[PATCH] D90275: [clang][IR] Add support for leaf attribute
Aaron Ballman via Phabricator via cfe-commits
cfe-commits at lists.llvm.org
Tue Nov 3 06:04:18 PST 2020
aaron.ballman added inline comments.
================
Comment at: clang/include/clang/Basic/AttrDocs.td:3910
+in library functions. Functions marked with the ``leaf`` attribute are not allowed
+to jump back into the caller's translation unit, whether through invoking a
+callback function, a direct external function call, use of ``longjmp``, or other means.
----------------
gulfem wrote:
> I think this property is transitive.
> If a leaf function somehow enters into caller's translation unit (either via direct call or a via its call chain), it will violate the rule that says "Calls to external functions with this attribute must return to the current compilation unit only by return or by exception handling".
> Entering via its call chain is not a return or an exception handling.
> Do you agree with that?
> I think this property is transitive. ... Do you agree with that?

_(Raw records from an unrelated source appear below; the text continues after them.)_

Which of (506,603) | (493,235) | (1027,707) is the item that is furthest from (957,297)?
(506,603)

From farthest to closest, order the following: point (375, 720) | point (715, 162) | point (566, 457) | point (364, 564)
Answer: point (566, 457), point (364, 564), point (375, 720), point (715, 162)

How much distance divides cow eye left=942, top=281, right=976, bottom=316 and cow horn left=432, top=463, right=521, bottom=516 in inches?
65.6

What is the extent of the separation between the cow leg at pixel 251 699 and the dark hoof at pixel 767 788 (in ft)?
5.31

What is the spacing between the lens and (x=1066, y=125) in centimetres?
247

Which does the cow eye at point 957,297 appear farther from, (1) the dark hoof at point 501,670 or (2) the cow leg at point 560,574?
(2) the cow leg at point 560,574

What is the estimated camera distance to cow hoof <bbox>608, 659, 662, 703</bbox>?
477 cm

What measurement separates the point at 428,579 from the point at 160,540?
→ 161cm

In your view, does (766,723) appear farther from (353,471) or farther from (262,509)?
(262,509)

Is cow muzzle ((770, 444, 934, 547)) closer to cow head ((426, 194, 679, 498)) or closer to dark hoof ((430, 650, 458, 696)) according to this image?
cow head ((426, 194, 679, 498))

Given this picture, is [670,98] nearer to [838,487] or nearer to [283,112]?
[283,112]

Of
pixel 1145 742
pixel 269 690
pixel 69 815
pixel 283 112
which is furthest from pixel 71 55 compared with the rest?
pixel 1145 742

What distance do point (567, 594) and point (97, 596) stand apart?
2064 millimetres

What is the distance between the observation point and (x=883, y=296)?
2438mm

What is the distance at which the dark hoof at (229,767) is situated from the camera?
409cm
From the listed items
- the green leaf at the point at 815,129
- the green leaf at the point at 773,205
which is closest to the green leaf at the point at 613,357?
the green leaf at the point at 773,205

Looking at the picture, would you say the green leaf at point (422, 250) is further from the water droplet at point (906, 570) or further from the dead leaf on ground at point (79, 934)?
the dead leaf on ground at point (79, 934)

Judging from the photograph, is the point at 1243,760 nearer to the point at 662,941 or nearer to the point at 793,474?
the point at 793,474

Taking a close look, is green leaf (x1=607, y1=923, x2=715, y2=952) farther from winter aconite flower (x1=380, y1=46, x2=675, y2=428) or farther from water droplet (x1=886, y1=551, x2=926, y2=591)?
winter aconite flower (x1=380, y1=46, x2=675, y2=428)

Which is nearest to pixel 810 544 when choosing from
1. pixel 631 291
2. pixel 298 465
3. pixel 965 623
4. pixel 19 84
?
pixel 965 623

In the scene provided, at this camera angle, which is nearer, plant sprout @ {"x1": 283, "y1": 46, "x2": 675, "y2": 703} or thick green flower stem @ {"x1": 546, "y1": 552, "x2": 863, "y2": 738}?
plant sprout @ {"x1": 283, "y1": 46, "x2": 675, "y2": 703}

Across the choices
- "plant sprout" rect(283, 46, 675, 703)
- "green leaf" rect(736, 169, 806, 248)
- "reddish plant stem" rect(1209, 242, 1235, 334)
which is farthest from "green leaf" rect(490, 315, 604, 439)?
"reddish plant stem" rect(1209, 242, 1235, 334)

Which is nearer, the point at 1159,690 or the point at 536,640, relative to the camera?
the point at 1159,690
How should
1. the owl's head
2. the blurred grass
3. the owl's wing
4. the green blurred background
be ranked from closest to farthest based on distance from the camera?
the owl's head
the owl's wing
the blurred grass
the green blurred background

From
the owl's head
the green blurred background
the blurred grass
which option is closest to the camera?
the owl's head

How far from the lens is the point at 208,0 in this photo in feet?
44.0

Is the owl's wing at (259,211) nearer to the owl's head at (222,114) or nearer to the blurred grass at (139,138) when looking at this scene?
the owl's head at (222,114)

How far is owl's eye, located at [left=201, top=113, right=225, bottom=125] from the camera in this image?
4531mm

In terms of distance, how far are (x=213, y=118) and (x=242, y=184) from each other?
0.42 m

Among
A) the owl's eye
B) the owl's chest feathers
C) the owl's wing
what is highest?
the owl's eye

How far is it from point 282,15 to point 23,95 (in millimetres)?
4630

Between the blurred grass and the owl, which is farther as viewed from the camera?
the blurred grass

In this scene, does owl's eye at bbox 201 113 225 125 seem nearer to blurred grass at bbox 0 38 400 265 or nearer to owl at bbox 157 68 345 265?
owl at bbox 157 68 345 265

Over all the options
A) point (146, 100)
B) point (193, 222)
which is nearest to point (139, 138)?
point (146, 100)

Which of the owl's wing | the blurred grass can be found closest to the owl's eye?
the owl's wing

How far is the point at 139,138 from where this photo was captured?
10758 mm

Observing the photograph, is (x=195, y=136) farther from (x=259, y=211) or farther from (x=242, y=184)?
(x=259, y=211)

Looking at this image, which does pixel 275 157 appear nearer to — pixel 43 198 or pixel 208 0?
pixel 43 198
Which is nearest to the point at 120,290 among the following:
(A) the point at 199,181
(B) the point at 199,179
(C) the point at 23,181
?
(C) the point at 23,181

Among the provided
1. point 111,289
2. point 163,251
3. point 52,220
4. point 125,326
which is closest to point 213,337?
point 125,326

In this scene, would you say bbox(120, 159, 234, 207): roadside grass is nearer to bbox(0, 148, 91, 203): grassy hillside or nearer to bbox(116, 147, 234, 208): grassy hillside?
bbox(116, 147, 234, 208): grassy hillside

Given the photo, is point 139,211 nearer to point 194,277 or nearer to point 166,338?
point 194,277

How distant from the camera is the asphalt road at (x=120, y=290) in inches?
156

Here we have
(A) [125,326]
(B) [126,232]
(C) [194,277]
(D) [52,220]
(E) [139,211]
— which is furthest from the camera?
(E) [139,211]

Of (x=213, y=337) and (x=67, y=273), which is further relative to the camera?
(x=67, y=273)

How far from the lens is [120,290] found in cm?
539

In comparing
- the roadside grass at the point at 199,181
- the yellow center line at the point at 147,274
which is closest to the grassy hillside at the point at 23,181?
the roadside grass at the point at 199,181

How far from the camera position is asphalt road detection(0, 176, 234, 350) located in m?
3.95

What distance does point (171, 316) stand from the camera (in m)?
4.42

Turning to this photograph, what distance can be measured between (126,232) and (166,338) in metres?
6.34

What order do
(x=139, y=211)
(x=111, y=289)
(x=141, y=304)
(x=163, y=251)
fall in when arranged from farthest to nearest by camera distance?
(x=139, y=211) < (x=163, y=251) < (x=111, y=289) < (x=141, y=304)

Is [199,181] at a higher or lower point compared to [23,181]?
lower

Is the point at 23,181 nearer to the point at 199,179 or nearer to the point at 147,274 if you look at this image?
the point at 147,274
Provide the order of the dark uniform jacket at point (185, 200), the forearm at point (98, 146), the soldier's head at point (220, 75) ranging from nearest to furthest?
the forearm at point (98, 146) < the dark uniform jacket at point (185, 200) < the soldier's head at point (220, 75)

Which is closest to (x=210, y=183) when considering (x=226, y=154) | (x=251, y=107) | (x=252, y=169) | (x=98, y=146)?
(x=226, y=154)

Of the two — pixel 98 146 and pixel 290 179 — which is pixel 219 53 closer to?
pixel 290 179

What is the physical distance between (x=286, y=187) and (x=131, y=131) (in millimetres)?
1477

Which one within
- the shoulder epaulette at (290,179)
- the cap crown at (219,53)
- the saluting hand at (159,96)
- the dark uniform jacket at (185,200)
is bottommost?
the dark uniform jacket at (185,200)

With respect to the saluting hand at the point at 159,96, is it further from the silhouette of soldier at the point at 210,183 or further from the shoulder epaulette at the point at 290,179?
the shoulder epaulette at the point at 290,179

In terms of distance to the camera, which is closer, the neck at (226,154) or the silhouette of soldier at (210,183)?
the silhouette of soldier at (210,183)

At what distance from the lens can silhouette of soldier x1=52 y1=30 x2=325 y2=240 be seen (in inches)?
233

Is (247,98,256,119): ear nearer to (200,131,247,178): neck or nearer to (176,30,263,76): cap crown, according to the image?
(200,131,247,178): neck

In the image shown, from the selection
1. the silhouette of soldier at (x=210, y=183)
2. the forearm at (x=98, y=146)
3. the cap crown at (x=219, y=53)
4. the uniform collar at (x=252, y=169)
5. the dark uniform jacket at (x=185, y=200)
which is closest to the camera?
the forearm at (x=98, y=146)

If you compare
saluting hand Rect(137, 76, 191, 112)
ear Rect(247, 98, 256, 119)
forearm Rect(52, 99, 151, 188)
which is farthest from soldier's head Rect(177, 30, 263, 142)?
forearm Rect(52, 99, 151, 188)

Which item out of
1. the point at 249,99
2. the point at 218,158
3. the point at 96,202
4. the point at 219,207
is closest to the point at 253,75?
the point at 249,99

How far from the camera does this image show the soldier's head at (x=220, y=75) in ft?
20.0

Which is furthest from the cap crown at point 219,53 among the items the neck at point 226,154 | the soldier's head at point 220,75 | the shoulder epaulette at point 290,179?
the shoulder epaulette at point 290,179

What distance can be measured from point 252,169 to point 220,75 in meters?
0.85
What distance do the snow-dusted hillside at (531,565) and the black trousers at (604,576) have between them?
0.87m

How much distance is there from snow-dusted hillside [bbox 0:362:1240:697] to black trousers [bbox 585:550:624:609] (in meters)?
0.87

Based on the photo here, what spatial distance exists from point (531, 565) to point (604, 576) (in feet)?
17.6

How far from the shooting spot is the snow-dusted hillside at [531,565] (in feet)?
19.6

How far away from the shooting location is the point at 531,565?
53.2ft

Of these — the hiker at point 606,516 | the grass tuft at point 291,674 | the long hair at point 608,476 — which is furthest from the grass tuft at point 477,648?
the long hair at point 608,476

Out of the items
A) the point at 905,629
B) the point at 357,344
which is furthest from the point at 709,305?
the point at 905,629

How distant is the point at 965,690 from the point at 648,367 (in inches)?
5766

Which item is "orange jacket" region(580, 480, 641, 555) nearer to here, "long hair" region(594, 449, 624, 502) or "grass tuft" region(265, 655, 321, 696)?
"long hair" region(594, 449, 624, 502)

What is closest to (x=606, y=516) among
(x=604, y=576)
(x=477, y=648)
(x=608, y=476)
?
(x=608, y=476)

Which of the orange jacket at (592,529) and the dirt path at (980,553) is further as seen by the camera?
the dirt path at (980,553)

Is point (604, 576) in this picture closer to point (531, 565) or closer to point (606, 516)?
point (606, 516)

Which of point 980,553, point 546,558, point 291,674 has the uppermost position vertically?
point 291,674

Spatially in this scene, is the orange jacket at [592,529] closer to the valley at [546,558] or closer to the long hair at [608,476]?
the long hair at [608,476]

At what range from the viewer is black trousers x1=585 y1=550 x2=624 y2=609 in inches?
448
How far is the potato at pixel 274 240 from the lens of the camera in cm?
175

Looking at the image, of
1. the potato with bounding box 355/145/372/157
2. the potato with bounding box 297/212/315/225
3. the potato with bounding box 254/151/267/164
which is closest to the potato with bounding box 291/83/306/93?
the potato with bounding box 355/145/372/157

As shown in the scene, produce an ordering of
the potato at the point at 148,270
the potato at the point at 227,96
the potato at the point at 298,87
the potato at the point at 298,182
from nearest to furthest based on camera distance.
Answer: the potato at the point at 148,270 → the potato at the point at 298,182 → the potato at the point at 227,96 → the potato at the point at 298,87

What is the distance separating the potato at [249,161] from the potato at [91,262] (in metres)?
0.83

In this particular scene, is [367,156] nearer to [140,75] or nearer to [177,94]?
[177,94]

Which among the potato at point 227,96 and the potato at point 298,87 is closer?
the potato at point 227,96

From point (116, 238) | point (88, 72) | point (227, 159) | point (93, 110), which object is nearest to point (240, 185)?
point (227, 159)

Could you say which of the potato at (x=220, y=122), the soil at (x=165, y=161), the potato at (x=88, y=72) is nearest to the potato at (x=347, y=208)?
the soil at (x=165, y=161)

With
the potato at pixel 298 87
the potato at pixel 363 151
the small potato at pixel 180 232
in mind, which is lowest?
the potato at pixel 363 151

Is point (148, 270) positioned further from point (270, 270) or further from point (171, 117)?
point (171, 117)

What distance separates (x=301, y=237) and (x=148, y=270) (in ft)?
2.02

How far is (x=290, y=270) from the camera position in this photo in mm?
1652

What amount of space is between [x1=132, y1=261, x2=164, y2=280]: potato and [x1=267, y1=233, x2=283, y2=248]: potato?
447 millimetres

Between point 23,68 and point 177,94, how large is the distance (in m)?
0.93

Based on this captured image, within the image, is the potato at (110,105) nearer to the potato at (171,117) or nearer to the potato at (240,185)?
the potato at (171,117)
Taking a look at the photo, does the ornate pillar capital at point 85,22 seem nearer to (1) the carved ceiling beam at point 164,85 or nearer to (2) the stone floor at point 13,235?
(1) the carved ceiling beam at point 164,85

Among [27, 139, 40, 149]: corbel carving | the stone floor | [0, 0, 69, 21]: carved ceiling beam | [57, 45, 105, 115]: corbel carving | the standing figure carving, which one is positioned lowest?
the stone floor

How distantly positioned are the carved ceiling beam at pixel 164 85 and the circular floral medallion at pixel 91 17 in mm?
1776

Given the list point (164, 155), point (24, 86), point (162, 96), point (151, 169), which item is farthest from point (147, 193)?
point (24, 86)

That makes sense to me! I think I'd recommend a slight modification to the docs then:
```
Functions marked with the ``leaf`` attribute are not allowed to jump back into the caller's translation unit, whether through invoking a callback function, a direct, possibly transitive, external function call, use of ``longjmp``, or other means.
```
The last question is: by "direct" does the GCC docs imply that calls back to the caller's TU through a function *pointer* are not UB? I'd imagine those would also be bad, but I'd like to make sure (and perhaps we can remove the `direct` from the wording if calls through function pointers are disallowed).
================
Comment at: clang/include/clang/Basic/AttrDocs.td:3910
+Functions marked as ``leaf`` attribute are not allowed to enter their caller's translation unit.
+Therefore, they cannot use or modify any data that does not escape the current compilation unit.
+
----------------
jdoerfert wrote:
> gulfem wrote:
> > aaron.ballman wrote:
> > > What sort of diagnostic checking should the user expect? e.g., can the user expect Clang to diagnose obviously incorrect code like:
> > > ```
> > > [[gnu::leaf]] void func(void (*fp)(void)) {
> > > fp(); // This seems like a bad thing
> > > }
> > > ```
> > This is a compiler hint provided by the user, and if the user misuses that attribute, it might result in undefined behavior.
> > I think it might be difficult to fully verify that leaf function does not enter into caller's translation unit.
> > For this simple case you provided, it might be easy to add such a check.
> > However, it might be difficult to add such checks for complicated cases.
> > Therefore, we were not planning to add such kind of diagnostic checking.
> > What do you think?
> @aaron.ballman, your code example is not " obviously incorrect " and we should not diagnose that (see below). In fact, I doubt we can ever diagnose misuse except during the LTO linking stage, assuming the expected use case. That said, you could warn and ignore if a function definition is annotated.
>
> ```
> // library.c
> void bar(void) {}
>
> [[gnu::leaf]] void func(void (*fp)(void)) {
> fp(); // not necessarily a bad thing
> }
> // user.c
> #include <library.h>
> void test() {
> func(&bar); // perfectly fine.
> }
>
> ```
> @aaron.ballman, your code example is not " obviously incorrect " and we should not diagnose that (see below).
Oh, thank you for that example!
> That said, you could warn and ignore if a function definition is annotated.
Why would you want to warn and ignore in that situation?